Si nous faisons un bilan des prestations personnelles des Panthères du Gabon, déclare-t-il « Didier Ovono est sans doute celui qui a reçu le plus de point positif. Les joueurs dits métisses sont ceux qui se tirent avec les notes les plus médiocres. On pouvait clairement comprendre leur attitude à la fin de la rencontre, aucune larme de tristesse. Nous pensons qu’ils n’ont pas compris l’affront national qu’ils venaient de causer à l’ensemble des Gabonais. Dans une rencontre où le Gabon n’avait besoin que d’un match nul pour se qualifier, nos ambassadeurs se retrouvent éliminés lamentablement. Et de quelle manière, par une défaite honteuse (2-0). »

Pour conclure, le sociologue des sciences du sport, explique que : « beaucoup de Gabonais ont fait une projection avec la situation socio-politique du pays actuellement.

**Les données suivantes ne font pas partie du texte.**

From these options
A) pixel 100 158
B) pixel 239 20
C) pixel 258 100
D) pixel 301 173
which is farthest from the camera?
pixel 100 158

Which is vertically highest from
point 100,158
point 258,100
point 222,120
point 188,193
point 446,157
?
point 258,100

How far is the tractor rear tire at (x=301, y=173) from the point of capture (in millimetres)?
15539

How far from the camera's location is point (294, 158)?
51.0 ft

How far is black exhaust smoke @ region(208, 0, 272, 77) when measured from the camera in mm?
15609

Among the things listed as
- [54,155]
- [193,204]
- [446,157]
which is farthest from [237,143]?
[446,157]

Il est donc possible de compléter que la situation politique d’un pays peut avoir des répercussions sur les résultats sportifs de la Nation. On se souvient bien de 2009, alors que le Gabon était en tête de sa poule dans les qualifications pour le mondial 2010 en Afrique du Sud, certains hommes politiques ont voulu s’approprier l’équipe nationale et faire disparaître les contestations post-électorales de cette période. Le résultat est que nous avons perdu deux matchs fondamentaux contre le Cameroun. »

Depuis 2012, la même malédiction prolifère sur notre équipe nationale. Le même scénario se présente toujours. Les Panthères jouent un bon football sur le papier, mais on se fait toujours sortir de la compétition par la petite porte. Et les quelques bonnes références de notre équipe nationale ont été enregistrées avec un coach sélectionneur de nationalité gabonaise qui a fait ses preuves au sein du championnat national. En l’occurrence le très respectable Alain Da Costa Soares. Et durant ces périodes glorieuses, la qualité de notre championnat national fût de bonne prestance.

Comme quoi, le sport n’est pas strictement apolitique. D’où il faut à tout prix repenser toutes les politiques sportives gabonaises. Pour le secteur du football, il est de rigueur de professionnaliser réellement notre championnat national. Que les dirigeants de la Fédération Gabonaise de football (FE.GA.FOOT) revisitent scrupuleusement leurs stratégies de recrutement de nos équipes nationales. Le football gabonais souffrant d’une pathologie qui semble révélatrice d’un manque réel de patriotisme.

Que chacun prenne ses responsabilités. Mais nous ne pouvons demeurer sur une telle amertume qui froisse tant notre dignité et la fierté nationales. Nous devons procéder à toutes ces réformes de politiques publiques sportives afin de défendre et de redorer le blason gabonais. En hissant très haut, notre Vert Jaune et Bleu avec hardiesse, talent et dextérité. Car les talents et le savoir-faire nous le possédons. Il faut moins idéologiser politiquement nos milieux sportifs, l’exemple du football étant patent de cette gangrène. Et laissez les techniciens libres de faire leur travail en professionnels. Comme l’exigeait l’ancien sélectionneur des Panthères du Gabon, le très honorable français Alain Giresse.